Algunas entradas
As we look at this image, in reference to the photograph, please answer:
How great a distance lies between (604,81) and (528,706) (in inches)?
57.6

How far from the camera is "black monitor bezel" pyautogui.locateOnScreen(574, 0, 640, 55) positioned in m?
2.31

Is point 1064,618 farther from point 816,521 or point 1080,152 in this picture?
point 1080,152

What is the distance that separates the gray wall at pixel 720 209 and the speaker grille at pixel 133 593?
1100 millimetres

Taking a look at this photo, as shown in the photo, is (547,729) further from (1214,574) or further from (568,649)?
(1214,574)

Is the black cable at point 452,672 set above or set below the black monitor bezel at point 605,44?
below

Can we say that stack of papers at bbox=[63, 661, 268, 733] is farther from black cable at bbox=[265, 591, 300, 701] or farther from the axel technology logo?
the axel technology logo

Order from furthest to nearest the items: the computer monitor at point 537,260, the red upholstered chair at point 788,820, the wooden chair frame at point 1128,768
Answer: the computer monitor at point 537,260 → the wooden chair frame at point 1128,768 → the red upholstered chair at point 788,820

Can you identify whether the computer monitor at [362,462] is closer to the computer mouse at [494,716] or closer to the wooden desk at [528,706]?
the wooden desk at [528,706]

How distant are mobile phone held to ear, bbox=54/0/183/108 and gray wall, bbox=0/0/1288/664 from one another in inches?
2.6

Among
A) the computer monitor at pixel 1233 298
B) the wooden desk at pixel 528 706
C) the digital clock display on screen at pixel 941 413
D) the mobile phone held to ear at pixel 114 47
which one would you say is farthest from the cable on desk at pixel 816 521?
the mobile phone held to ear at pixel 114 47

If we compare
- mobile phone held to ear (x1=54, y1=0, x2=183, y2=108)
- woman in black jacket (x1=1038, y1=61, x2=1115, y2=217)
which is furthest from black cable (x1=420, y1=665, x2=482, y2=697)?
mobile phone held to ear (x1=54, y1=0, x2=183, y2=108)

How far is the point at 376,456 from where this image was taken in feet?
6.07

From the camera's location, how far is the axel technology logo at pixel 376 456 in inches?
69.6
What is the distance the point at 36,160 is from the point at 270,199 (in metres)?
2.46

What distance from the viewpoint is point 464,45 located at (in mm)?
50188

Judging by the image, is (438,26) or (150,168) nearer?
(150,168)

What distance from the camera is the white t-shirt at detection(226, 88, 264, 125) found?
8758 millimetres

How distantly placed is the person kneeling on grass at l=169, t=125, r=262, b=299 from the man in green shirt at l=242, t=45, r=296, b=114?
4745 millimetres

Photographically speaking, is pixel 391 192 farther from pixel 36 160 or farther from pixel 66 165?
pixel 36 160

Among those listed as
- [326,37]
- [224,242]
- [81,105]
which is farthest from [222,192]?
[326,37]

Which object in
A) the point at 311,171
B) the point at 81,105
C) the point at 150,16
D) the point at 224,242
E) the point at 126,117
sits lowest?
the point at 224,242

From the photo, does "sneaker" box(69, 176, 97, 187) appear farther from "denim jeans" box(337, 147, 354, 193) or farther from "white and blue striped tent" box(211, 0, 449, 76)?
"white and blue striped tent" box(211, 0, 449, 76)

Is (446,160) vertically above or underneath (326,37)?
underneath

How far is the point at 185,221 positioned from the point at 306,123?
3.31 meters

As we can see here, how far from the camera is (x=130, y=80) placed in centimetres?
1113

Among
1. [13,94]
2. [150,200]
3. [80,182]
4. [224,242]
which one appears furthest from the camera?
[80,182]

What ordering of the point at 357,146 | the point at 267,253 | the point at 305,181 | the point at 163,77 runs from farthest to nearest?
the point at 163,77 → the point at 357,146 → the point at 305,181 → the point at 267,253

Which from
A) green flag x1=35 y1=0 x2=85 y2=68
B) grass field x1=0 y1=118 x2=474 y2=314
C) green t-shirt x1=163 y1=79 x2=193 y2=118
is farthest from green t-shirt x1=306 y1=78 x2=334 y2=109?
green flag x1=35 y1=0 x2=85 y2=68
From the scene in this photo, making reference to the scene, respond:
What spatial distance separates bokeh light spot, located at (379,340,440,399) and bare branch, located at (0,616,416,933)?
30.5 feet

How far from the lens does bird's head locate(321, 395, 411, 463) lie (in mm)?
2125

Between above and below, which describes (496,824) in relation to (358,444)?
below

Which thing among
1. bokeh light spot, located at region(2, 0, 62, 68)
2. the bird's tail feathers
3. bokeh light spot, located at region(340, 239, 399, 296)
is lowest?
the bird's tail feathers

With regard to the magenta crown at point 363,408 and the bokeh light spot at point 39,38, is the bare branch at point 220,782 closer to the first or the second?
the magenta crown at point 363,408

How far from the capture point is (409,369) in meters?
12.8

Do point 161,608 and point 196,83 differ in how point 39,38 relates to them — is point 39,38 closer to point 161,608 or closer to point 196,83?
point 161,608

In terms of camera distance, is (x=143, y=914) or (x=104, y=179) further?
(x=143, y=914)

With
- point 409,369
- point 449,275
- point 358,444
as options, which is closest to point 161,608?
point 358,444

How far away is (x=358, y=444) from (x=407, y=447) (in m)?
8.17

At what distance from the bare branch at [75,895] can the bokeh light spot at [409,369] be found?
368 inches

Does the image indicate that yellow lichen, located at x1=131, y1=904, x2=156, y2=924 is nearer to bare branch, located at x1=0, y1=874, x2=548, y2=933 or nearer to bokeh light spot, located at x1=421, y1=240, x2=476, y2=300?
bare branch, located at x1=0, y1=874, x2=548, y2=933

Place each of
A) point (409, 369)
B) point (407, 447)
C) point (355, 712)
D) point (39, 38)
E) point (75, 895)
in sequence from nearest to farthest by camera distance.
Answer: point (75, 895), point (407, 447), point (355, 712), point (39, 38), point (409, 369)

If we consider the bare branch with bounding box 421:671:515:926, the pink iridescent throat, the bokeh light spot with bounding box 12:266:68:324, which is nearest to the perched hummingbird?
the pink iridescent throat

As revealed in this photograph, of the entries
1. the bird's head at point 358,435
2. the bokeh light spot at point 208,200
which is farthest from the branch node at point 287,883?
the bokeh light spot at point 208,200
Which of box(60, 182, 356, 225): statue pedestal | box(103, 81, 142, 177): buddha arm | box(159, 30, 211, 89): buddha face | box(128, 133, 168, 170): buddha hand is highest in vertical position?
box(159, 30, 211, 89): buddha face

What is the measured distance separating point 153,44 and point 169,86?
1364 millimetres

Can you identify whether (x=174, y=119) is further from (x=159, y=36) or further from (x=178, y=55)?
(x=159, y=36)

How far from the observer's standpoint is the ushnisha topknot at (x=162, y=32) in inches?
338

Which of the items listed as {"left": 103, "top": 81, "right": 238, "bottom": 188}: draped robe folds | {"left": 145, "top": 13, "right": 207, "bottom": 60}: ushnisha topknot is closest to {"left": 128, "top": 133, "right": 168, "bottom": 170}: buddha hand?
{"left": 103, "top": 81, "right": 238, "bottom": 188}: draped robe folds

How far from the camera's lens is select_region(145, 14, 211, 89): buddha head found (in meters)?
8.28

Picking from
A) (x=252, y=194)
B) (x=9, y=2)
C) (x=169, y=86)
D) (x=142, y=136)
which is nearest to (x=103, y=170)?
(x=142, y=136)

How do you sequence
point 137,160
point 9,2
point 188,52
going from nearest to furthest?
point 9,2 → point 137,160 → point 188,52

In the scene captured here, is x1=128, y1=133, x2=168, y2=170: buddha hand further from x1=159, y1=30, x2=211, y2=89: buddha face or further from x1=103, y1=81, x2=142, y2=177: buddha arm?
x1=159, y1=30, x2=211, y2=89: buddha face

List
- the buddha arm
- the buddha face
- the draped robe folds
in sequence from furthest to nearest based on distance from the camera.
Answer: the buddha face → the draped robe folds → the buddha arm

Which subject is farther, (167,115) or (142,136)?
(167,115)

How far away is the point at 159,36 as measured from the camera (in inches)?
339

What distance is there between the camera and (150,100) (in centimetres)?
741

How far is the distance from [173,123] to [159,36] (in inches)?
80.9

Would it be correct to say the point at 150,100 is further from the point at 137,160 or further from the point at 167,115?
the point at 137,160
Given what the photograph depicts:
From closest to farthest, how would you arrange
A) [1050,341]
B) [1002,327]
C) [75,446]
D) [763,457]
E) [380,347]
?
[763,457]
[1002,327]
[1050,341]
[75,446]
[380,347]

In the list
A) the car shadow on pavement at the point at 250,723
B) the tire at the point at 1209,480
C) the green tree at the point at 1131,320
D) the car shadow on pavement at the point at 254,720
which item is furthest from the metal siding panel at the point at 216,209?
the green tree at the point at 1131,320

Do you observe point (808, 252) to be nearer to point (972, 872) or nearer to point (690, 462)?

DESAFÍO >> Cambie "in sequence" por "in order" en el tramo que va desde la línea que contiene "Place each of" hasta la que contiene "Answer: point (75, 895), point", y reproduzca únicamente esas líneas, sin ninguna otra modificación.

SOLUCIÓN A CONTINUACIÓN >>
Place each of
A) point (409, 369)
B) point (407, 447)
C) point (355, 712)
D) point (39, 38)
E) point (75, 895)
in order from nearest to farthest by camera distance.
Answer: point (75, 895), point (407, 447), point (355, 712), point (39, 38), point (409, 369)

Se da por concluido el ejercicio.